Written request A. In the search.wsdl discussion below, what attribute is added to the RecordingToken element so that more than one recording container can be searched?

Yes, thank you for your opinion. In the last meeting, one of the judges raised the desire to support the search of multiple recording container。

venki5685 · 2025-07-13T06:18:47Z

wsdl/ver10/search.wsdl

+						<xs:element name="EndPoint" type="xs:dateTime">
+							<xs:annotation><xs:documentation>End time for the search.</xs:documentation></xs:annotation>
+						</xs:element>
+						<xs:element name="RecordingToken" type="tt:RecordingReference" minOccurs="0" maxOccurs="unbounded">


add maxOccurs="unbounded" which will allow more than one recording container to search.

venki5685 · 2025-07-13T06:21:14Z

wsdl/ver10/search.wsdl

+							<xs:annotation><xs:documentation>This element contains a list of recording tokens to search.</xs:documentation></xs:annotation>
+						</xs:element>
+						<xs:element name="TargetImageURI" type="xs:anyURI">
+						<xs:annotation><xs:documentation>The target image to be searched in LocalStorage URI format.</xs:documentation></xs:annotation>


how client gets this local storage URI to search?

Given entries.
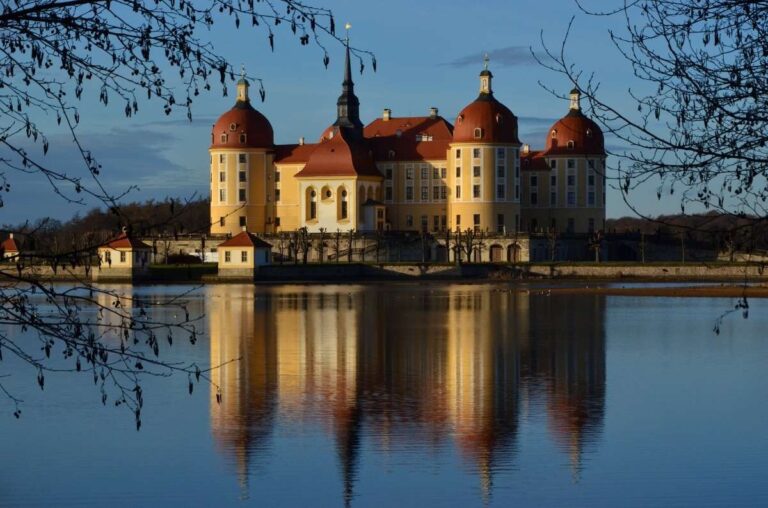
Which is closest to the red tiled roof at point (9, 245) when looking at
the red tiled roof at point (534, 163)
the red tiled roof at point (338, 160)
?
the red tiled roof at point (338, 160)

==

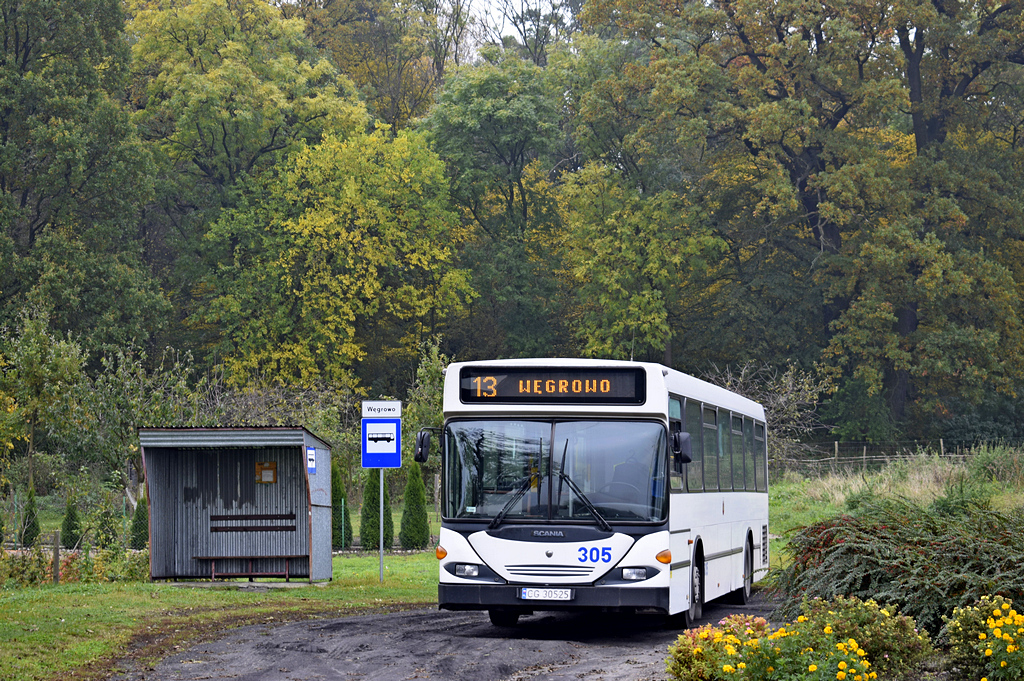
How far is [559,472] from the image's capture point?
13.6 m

* * *

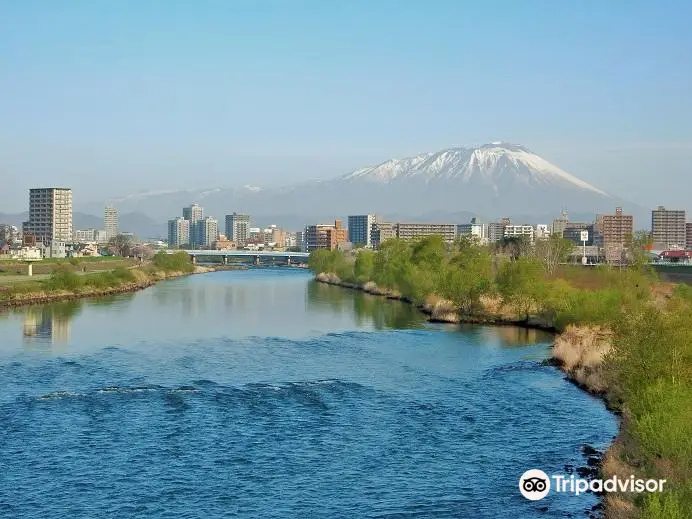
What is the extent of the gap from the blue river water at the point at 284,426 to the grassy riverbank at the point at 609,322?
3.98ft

Written request B. List every line in the records that contains the word "from". Matching is case-sensitive.

Right answer A. maxOccurs="unbounded"

Right answer B.
How far is [559,472] from the image's capture point?
What is the extent of the gap from the blue river water at the point at 284,426 to the grassy riverbank at the point at 609,322?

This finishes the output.